- Record excerpts
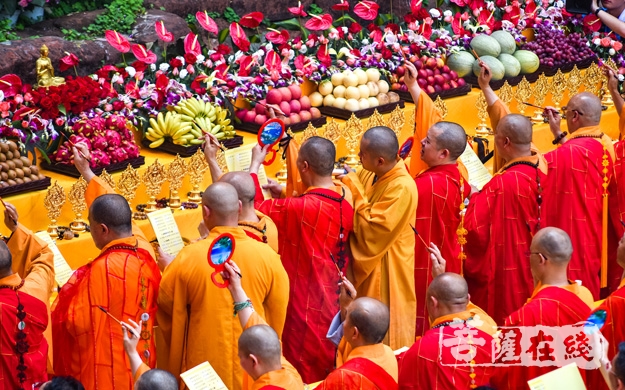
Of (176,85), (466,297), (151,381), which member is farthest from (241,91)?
(151,381)

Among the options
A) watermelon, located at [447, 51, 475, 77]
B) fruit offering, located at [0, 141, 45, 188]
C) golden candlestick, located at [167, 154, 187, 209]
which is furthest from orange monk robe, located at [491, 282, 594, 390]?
watermelon, located at [447, 51, 475, 77]

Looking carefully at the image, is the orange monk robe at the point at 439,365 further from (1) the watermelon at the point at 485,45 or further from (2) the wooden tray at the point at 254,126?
(1) the watermelon at the point at 485,45

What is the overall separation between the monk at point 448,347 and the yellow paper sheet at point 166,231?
76.6 inches

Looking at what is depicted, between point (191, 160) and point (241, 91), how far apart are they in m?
1.36

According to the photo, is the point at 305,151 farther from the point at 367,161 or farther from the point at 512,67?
the point at 512,67

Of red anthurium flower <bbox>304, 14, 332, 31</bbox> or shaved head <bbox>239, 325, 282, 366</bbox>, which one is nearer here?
shaved head <bbox>239, 325, 282, 366</bbox>

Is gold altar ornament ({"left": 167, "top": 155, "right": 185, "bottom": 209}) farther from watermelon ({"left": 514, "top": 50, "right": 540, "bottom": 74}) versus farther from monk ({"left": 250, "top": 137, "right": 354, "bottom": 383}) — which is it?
watermelon ({"left": 514, "top": 50, "right": 540, "bottom": 74})

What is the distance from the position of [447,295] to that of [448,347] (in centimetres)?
34

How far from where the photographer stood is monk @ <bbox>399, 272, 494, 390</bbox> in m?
5.68

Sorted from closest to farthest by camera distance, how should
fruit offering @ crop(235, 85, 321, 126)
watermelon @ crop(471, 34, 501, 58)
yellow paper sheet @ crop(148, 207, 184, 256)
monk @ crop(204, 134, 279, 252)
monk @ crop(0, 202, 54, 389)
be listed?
monk @ crop(0, 202, 54, 389) → monk @ crop(204, 134, 279, 252) → yellow paper sheet @ crop(148, 207, 184, 256) → fruit offering @ crop(235, 85, 321, 126) → watermelon @ crop(471, 34, 501, 58)

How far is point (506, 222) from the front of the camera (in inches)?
319

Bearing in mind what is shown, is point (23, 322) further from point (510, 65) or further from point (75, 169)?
point (510, 65)

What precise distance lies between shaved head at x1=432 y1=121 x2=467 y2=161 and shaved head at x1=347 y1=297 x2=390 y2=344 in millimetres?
2371

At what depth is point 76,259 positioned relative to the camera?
7.95m
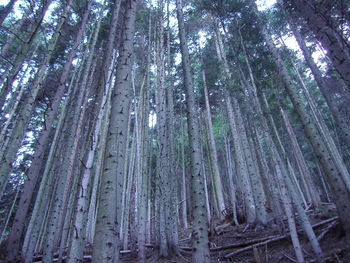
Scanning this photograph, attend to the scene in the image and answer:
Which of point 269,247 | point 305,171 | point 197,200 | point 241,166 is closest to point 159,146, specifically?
point 197,200

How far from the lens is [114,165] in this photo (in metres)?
2.71

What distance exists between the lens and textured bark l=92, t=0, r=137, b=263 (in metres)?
2.30

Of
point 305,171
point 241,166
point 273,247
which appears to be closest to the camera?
point 273,247

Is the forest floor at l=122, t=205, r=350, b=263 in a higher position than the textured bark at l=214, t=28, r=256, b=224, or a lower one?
lower

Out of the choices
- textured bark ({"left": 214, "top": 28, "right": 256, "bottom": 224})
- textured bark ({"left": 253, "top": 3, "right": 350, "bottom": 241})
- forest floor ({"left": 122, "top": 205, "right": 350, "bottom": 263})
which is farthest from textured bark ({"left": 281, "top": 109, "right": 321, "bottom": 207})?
textured bark ({"left": 253, "top": 3, "right": 350, "bottom": 241})

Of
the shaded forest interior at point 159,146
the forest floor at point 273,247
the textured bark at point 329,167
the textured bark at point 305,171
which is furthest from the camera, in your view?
the textured bark at point 305,171

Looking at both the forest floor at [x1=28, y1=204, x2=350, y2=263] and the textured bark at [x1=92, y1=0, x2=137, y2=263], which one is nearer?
the textured bark at [x1=92, y1=0, x2=137, y2=263]

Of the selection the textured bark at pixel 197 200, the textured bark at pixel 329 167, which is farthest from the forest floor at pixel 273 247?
the textured bark at pixel 197 200

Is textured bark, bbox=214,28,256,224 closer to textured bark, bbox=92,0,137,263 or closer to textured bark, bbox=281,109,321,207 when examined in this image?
textured bark, bbox=281,109,321,207

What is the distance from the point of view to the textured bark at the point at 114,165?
2299mm

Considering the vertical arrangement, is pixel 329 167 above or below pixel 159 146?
below

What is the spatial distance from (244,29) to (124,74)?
8269 millimetres

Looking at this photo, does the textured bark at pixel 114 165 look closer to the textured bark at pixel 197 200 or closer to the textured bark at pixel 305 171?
the textured bark at pixel 197 200

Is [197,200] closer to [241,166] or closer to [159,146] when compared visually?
[159,146]
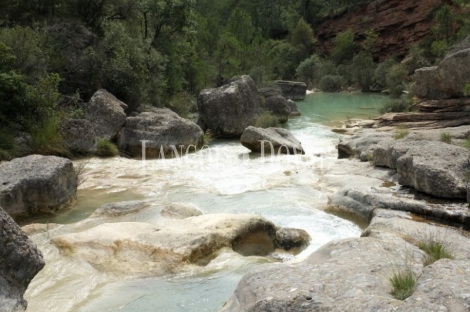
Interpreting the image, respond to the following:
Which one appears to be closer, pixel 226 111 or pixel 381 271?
pixel 381 271

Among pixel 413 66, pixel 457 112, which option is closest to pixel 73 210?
pixel 457 112

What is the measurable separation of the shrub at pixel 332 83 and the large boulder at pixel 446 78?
112ft

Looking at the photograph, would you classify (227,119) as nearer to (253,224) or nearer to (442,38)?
(253,224)

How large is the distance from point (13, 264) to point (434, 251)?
4.66m

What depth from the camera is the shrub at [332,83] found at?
174ft

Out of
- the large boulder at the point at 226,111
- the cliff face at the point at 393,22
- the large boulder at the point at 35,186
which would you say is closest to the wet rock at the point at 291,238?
the large boulder at the point at 35,186

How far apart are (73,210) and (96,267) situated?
3.62 meters

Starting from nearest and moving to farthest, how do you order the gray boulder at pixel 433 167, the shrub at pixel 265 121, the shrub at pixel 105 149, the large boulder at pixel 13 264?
the large boulder at pixel 13 264 < the gray boulder at pixel 433 167 < the shrub at pixel 105 149 < the shrub at pixel 265 121

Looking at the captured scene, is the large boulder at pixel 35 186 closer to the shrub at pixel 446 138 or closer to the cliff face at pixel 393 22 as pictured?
the shrub at pixel 446 138

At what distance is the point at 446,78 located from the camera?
1730 cm

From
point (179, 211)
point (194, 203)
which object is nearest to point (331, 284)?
point (179, 211)

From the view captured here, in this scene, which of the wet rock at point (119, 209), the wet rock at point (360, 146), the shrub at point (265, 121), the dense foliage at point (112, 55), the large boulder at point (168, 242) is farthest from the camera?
the shrub at point (265, 121)

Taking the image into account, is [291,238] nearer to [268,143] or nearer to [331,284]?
[331,284]

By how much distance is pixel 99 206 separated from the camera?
1000 cm
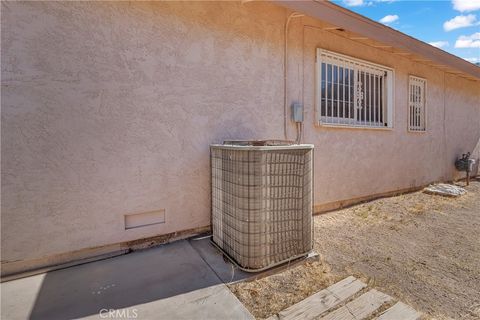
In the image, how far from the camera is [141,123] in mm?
2916

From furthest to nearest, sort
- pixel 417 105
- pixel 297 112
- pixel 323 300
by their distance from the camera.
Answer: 1. pixel 417 105
2. pixel 297 112
3. pixel 323 300

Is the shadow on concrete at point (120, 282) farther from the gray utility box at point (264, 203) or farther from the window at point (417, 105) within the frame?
the window at point (417, 105)

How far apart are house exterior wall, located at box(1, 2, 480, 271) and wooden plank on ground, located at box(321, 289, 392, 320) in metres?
1.92

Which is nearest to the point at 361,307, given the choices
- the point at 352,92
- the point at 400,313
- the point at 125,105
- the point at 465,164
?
the point at 400,313

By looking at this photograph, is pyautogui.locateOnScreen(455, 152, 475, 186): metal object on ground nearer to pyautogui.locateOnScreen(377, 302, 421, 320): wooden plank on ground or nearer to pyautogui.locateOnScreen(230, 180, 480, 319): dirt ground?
pyautogui.locateOnScreen(230, 180, 480, 319): dirt ground

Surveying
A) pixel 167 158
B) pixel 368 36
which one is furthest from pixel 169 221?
pixel 368 36

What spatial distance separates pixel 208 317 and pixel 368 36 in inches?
197

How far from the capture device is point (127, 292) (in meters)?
2.13

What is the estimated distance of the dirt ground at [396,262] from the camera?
2.18 metres

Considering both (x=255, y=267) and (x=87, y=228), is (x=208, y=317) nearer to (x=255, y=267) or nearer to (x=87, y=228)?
(x=255, y=267)

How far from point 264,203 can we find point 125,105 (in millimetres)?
1903

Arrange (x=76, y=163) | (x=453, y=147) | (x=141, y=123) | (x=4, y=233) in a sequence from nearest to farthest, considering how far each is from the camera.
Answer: (x=4, y=233) < (x=76, y=163) < (x=141, y=123) < (x=453, y=147)

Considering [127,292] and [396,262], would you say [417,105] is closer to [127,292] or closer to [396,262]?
[396,262]

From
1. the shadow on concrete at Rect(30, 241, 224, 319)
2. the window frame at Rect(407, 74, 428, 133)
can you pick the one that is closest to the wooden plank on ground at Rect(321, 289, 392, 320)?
the shadow on concrete at Rect(30, 241, 224, 319)
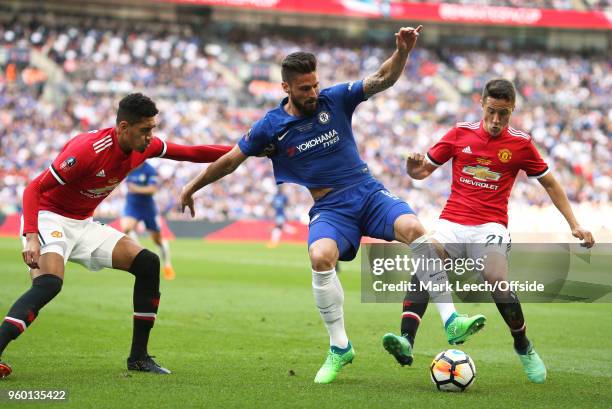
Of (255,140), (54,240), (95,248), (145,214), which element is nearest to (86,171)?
(54,240)

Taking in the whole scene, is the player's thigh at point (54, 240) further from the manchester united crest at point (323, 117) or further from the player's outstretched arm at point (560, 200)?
the player's outstretched arm at point (560, 200)

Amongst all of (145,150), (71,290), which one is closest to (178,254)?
(71,290)

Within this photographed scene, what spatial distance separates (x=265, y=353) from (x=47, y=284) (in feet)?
7.92

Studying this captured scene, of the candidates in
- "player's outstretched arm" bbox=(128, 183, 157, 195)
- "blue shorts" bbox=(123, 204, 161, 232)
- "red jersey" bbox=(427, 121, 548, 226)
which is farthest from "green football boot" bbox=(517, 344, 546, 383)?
"blue shorts" bbox=(123, 204, 161, 232)

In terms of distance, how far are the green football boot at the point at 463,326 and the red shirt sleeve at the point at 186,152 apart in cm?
250

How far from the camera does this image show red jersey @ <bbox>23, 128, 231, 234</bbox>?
7297 millimetres

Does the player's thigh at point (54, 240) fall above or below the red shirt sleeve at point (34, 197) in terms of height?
below

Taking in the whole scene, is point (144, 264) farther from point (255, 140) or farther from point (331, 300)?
point (331, 300)

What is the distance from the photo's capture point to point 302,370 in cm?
779

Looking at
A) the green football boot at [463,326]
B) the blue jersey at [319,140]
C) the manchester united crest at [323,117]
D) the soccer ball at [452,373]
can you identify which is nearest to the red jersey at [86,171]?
the blue jersey at [319,140]

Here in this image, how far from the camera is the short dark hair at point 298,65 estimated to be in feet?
23.2

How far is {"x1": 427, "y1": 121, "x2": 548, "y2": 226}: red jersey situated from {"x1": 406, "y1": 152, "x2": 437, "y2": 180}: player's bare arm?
66 mm

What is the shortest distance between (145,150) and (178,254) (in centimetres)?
1709

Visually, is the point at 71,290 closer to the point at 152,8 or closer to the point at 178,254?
the point at 178,254
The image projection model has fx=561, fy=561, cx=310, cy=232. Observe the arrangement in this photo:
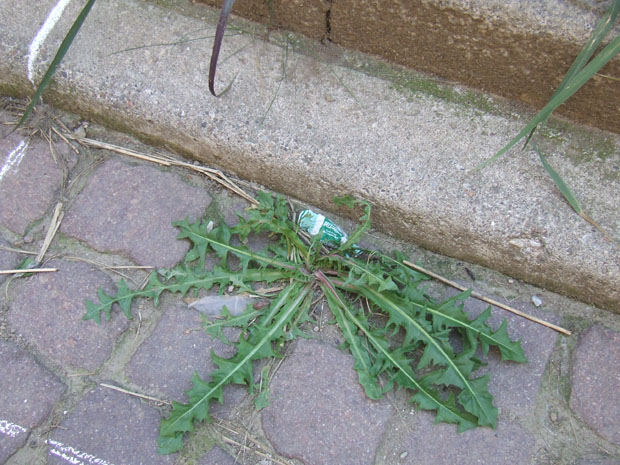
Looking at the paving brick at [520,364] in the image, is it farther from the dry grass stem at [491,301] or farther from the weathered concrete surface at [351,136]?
the weathered concrete surface at [351,136]

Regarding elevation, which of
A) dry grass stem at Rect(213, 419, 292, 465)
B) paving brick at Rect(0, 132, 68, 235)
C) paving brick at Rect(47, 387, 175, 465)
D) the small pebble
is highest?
the small pebble

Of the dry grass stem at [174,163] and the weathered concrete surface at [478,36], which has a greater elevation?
the weathered concrete surface at [478,36]

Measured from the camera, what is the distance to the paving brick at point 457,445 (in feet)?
5.14

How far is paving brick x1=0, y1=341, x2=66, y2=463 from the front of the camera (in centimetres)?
155

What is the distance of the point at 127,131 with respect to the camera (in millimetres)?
2002

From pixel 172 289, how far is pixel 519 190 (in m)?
1.11

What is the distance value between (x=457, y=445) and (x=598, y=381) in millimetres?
465

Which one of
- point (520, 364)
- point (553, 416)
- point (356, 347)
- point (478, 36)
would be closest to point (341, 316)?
point (356, 347)

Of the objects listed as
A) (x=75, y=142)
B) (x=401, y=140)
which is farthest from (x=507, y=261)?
(x=75, y=142)

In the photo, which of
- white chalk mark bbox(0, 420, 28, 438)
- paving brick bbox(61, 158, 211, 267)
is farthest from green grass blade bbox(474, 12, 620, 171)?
white chalk mark bbox(0, 420, 28, 438)

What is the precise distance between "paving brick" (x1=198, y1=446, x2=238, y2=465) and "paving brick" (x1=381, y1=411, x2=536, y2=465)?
0.43 meters

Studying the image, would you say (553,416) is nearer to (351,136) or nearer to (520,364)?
(520,364)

- Problem statement
Print the items word for word, from the line containing "How large is" up to and including the line containing "the large boulder at pixel 13 264 <".

- Problem solution
How large is the distance from point (13, 264) to point (434, 251)?
4.66m

What depth from the camera is the shrub at [332,83] found at?
174ft

Out of
- the large boulder at the point at 226,111
- the cliff face at the point at 393,22
- the large boulder at the point at 35,186
which would you say is closest to the wet rock at the point at 291,238?
the large boulder at the point at 35,186

How far apart are (73,210) and (96,267) situated?
3.62 meters

Starting from nearest and moving to farthest, how do you order the gray boulder at pixel 433 167, the shrub at pixel 265 121, the shrub at pixel 105 149, the large boulder at pixel 13 264?
the large boulder at pixel 13 264 < the gray boulder at pixel 433 167 < the shrub at pixel 105 149 < the shrub at pixel 265 121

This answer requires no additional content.